Aber Schlachten folgen nun einmal einem unerbittlichen Rhythmus. Für die Japaner jedenfalls war die Zeit wagemutiger Unternehmungen vorbei. Spruances weitere bedeutende Entscheidung bestand darin, eine eventuelle geforderte Verfolgung abzubrechen und die Schlacht zu beenden. Er wollte nicht in den bedrohten Luftraum von Wake Island eindringen, und es wurde berichtet, dass er seinem Stab auf ganz einfache Weise eines klar gemacht hatte: „Wir haben ungefähr allen Schaden angerichtet, den wir anrichten konnten. Machen wir, dass wir hier rauskommen.“ Seine Schiffe hatten keine Kraftstoffreserven mehr, seine Piloten waren erschöpft; ein Gegner von unbekannter, aber jedenfalls großer Stärke entzog sich ihm hinter den Horizont, die bekannte Gefahr, die durch Luftwaffeneinheiten drohte, die an Land stationiert waren, verbot kategorisch, der Lehrmeinung: „Verfolgung um jeden Preis“, zu folgen.
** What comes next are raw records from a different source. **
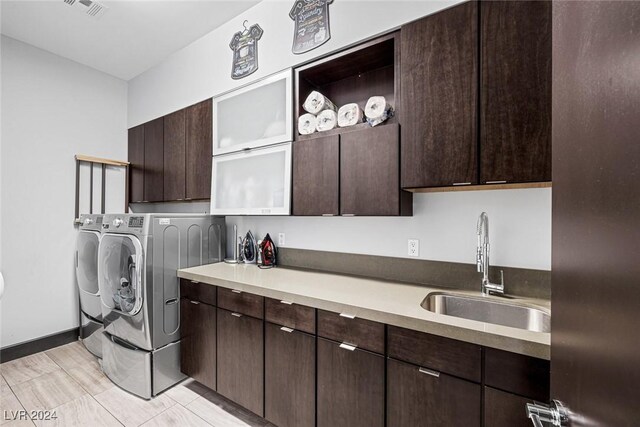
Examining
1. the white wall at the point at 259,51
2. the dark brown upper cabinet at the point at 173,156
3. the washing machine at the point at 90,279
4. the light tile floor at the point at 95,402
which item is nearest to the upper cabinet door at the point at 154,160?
A: the dark brown upper cabinet at the point at 173,156

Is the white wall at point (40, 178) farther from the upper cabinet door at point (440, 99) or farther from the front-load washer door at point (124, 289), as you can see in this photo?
the upper cabinet door at point (440, 99)

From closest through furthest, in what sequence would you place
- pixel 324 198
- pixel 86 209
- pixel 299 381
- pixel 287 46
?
pixel 299 381 < pixel 324 198 < pixel 287 46 < pixel 86 209

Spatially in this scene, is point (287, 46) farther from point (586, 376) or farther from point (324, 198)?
point (586, 376)

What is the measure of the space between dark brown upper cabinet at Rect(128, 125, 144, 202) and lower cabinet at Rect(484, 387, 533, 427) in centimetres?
353

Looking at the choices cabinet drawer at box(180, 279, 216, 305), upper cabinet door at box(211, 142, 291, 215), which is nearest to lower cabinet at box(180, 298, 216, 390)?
cabinet drawer at box(180, 279, 216, 305)

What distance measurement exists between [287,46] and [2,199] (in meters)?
2.90

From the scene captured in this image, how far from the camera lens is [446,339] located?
112 centimetres

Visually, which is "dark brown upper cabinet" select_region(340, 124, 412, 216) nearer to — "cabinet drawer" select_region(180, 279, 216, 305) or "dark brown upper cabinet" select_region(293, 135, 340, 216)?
"dark brown upper cabinet" select_region(293, 135, 340, 216)

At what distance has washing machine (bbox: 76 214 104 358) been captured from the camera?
2496 mm

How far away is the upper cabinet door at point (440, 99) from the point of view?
137cm

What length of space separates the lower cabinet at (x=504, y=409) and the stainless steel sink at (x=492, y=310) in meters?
0.46

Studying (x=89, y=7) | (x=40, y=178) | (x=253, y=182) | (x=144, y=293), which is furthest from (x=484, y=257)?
(x=40, y=178)

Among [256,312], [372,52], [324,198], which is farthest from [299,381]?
[372,52]

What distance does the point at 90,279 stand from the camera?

Einmal, wesentlich später in seinem Leben, als man Admiral Raymond Spruance zu seinem Sieg beglückwünschte, antwortete er: „Es gab Hunderte von Spruances in der Navy. Dass ich diesen Auftrag erhielt, war reiner Zufall.“
Japan jedoch erlebte über Nacht einen Umschlag des Kampfgeistes: Aus Elan wurde Verzweiflung. Moralisch gesehen, war Japan vom 4. Juni 1942 von 10:30 Uhr an auf der Flucht.